§ **What you need to do**
Copy out word for word every line of the entries from the one containing "Considering this scene, positionally" to the one containing "Answer: green foliage", including both of those lines.

[start of Records shown]

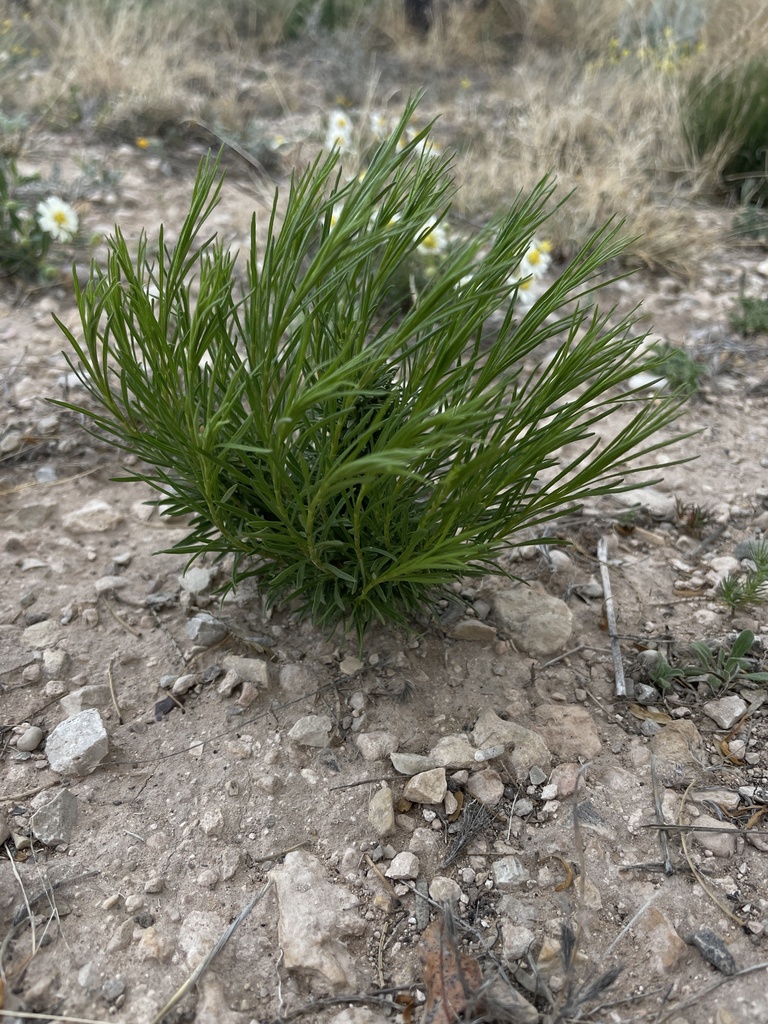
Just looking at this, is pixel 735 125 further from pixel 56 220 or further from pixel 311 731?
pixel 311 731

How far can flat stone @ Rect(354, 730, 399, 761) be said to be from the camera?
1480mm

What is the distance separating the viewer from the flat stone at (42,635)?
1670 millimetres

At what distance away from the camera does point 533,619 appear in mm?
1738

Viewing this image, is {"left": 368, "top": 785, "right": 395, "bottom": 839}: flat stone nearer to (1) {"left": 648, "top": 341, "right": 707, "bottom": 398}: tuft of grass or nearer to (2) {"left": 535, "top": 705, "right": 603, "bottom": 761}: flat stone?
(2) {"left": 535, "top": 705, "right": 603, "bottom": 761}: flat stone

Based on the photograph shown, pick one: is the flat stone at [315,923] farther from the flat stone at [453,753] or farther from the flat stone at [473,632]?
the flat stone at [473,632]

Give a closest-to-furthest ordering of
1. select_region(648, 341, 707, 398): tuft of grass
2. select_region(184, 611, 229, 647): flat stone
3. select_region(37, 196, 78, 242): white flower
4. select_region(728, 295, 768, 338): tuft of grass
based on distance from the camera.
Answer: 1. select_region(184, 611, 229, 647): flat stone
2. select_region(648, 341, 707, 398): tuft of grass
3. select_region(37, 196, 78, 242): white flower
4. select_region(728, 295, 768, 338): tuft of grass

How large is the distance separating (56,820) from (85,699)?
256 millimetres

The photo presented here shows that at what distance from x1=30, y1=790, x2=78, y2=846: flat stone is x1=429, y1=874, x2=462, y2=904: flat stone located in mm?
591

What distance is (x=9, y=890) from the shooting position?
127 centimetres

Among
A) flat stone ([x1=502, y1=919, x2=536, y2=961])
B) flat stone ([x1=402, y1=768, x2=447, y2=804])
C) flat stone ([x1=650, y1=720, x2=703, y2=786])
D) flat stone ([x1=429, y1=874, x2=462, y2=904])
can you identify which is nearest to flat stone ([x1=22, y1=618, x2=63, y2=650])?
flat stone ([x1=402, y1=768, x2=447, y2=804])

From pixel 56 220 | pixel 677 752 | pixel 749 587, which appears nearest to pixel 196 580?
pixel 677 752

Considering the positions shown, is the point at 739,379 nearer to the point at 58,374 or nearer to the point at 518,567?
the point at 518,567

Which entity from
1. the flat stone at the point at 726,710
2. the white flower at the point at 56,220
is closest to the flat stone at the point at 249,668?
the flat stone at the point at 726,710

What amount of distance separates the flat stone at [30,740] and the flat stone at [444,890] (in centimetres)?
73
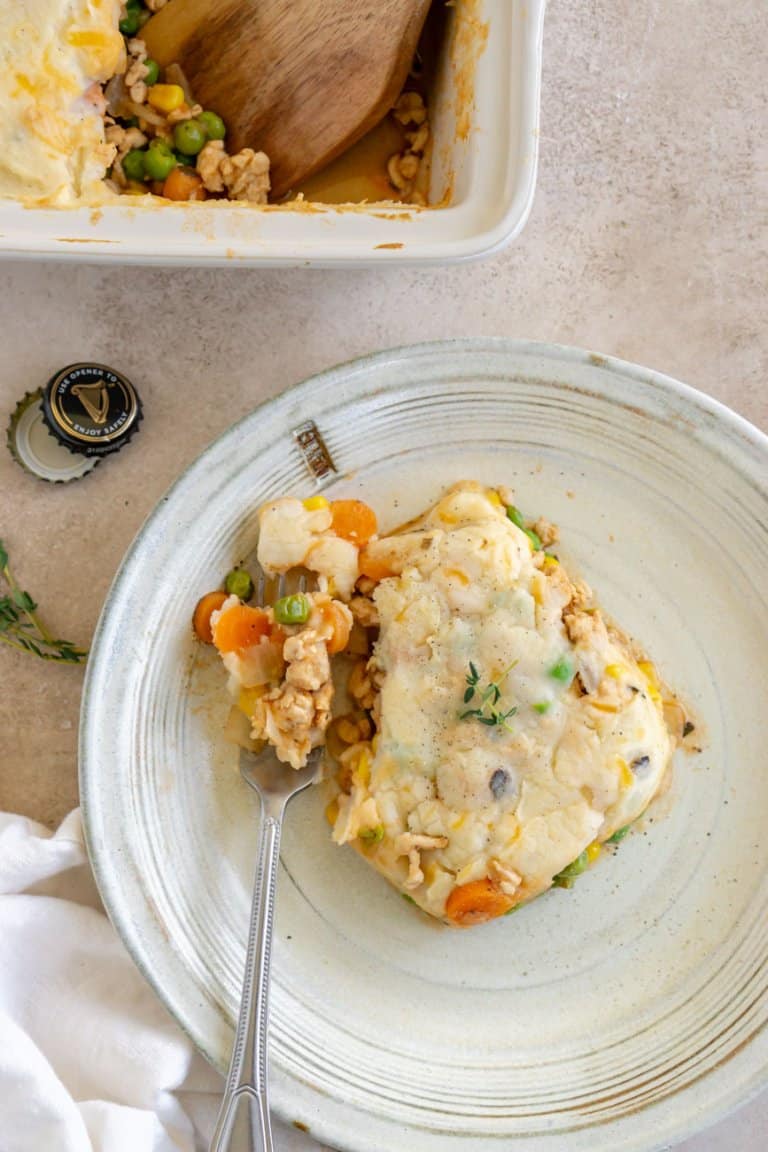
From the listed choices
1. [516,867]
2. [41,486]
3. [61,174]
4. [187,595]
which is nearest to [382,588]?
[187,595]

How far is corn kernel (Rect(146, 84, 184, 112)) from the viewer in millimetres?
2707

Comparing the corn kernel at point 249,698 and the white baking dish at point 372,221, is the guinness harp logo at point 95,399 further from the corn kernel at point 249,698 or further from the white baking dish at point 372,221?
the corn kernel at point 249,698

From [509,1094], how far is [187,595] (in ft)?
4.64

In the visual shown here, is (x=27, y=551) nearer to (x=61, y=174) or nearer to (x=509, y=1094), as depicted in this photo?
(x=61, y=174)

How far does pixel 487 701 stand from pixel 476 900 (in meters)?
0.45

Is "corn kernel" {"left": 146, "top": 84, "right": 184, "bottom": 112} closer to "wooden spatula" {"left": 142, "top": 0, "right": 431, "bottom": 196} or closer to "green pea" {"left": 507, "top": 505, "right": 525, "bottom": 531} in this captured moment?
"wooden spatula" {"left": 142, "top": 0, "right": 431, "bottom": 196}

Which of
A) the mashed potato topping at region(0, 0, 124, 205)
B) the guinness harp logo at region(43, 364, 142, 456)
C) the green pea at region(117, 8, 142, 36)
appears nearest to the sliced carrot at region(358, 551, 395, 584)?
the guinness harp logo at region(43, 364, 142, 456)

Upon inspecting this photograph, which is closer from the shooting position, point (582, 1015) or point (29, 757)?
point (582, 1015)

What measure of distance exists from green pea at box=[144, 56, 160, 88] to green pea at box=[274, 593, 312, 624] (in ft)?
4.45

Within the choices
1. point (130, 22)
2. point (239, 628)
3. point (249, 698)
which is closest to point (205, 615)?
point (239, 628)

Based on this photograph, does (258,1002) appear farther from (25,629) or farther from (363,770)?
(25,629)

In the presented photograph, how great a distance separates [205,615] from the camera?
2631mm

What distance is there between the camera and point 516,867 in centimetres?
245

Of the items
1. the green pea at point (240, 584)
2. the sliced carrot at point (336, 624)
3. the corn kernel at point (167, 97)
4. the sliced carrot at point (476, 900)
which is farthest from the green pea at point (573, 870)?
the corn kernel at point (167, 97)
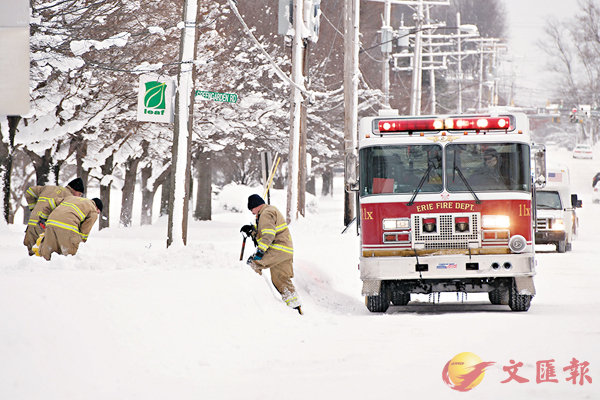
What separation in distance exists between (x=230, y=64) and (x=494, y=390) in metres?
26.4

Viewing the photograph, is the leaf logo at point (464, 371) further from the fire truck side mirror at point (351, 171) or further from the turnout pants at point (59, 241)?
the turnout pants at point (59, 241)

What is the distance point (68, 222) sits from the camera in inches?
533

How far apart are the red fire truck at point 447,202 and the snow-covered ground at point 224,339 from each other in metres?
0.78

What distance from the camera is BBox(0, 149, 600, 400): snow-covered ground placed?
297 inches

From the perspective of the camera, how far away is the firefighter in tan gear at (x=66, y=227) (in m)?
13.5

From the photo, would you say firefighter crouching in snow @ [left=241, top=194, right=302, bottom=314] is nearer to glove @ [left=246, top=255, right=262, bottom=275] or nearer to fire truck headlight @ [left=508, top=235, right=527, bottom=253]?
glove @ [left=246, top=255, right=262, bottom=275]

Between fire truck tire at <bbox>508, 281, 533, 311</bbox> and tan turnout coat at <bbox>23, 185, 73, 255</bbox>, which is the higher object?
tan turnout coat at <bbox>23, 185, 73, 255</bbox>

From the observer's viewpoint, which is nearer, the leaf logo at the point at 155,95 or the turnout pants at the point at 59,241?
the turnout pants at the point at 59,241

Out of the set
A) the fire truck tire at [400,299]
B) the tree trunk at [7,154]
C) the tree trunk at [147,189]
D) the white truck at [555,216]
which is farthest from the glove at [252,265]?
the tree trunk at [147,189]

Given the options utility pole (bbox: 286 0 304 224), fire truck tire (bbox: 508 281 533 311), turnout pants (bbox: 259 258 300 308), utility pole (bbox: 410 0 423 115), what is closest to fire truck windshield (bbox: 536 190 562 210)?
utility pole (bbox: 286 0 304 224)

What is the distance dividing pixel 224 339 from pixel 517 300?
513 cm

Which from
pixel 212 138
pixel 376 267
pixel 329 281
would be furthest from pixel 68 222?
pixel 212 138

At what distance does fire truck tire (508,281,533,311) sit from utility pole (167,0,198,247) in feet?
22.3

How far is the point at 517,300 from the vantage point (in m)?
13.3
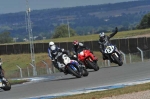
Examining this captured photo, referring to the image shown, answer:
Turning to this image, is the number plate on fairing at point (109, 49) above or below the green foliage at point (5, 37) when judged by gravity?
above

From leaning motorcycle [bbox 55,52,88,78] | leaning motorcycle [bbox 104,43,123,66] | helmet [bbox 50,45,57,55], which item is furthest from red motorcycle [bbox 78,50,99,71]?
helmet [bbox 50,45,57,55]

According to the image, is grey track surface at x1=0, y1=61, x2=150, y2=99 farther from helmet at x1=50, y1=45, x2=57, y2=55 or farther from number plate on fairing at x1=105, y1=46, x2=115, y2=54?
number plate on fairing at x1=105, y1=46, x2=115, y2=54

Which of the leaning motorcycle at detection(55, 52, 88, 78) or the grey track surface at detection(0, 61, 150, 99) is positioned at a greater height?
the leaning motorcycle at detection(55, 52, 88, 78)

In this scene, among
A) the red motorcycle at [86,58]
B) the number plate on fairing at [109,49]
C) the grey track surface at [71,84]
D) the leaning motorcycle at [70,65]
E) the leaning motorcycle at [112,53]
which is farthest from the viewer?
the number plate on fairing at [109,49]

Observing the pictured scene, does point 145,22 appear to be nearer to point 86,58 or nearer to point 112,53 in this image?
point 112,53

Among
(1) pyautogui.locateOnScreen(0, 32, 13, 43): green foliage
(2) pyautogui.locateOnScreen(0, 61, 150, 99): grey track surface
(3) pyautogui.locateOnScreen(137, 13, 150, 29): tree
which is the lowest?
(1) pyautogui.locateOnScreen(0, 32, 13, 43): green foliage

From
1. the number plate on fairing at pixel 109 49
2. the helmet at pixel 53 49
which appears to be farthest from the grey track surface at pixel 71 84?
the number plate on fairing at pixel 109 49

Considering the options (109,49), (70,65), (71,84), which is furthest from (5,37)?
(71,84)

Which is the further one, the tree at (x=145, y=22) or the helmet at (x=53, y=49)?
the tree at (x=145, y=22)

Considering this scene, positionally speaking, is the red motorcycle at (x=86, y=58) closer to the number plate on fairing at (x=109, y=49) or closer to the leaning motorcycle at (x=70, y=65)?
the number plate on fairing at (x=109, y=49)

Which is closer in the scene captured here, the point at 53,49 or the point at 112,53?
the point at 53,49

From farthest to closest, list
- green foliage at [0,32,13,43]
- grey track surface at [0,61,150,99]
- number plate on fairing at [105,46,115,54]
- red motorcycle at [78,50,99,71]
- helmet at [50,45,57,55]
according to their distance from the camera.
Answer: green foliage at [0,32,13,43] → number plate on fairing at [105,46,115,54] → red motorcycle at [78,50,99,71] → helmet at [50,45,57,55] → grey track surface at [0,61,150,99]

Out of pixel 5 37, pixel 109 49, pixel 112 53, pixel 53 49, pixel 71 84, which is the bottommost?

[end of Records shown]

§ **Exercise solution**
Considering this scene, positionally speaking, is the red motorcycle at (x=86, y=58) closer to the number plate on fairing at (x=109, y=49) or closer to the leaning motorcycle at (x=70, y=65)?
the number plate on fairing at (x=109, y=49)

Which is closer in the scene captured here, the point at 53,49 or the point at 112,53?
the point at 53,49

From farthest to closest, list
- green foliage at [0,32,13,43]
- grey track surface at [0,61,150,99]
- number plate on fairing at [105,46,115,54]
- red motorcycle at [78,50,99,71]
- helmet at [50,45,57,55]
according to their distance from the camera.
Answer: green foliage at [0,32,13,43] → number plate on fairing at [105,46,115,54] → red motorcycle at [78,50,99,71] → helmet at [50,45,57,55] → grey track surface at [0,61,150,99]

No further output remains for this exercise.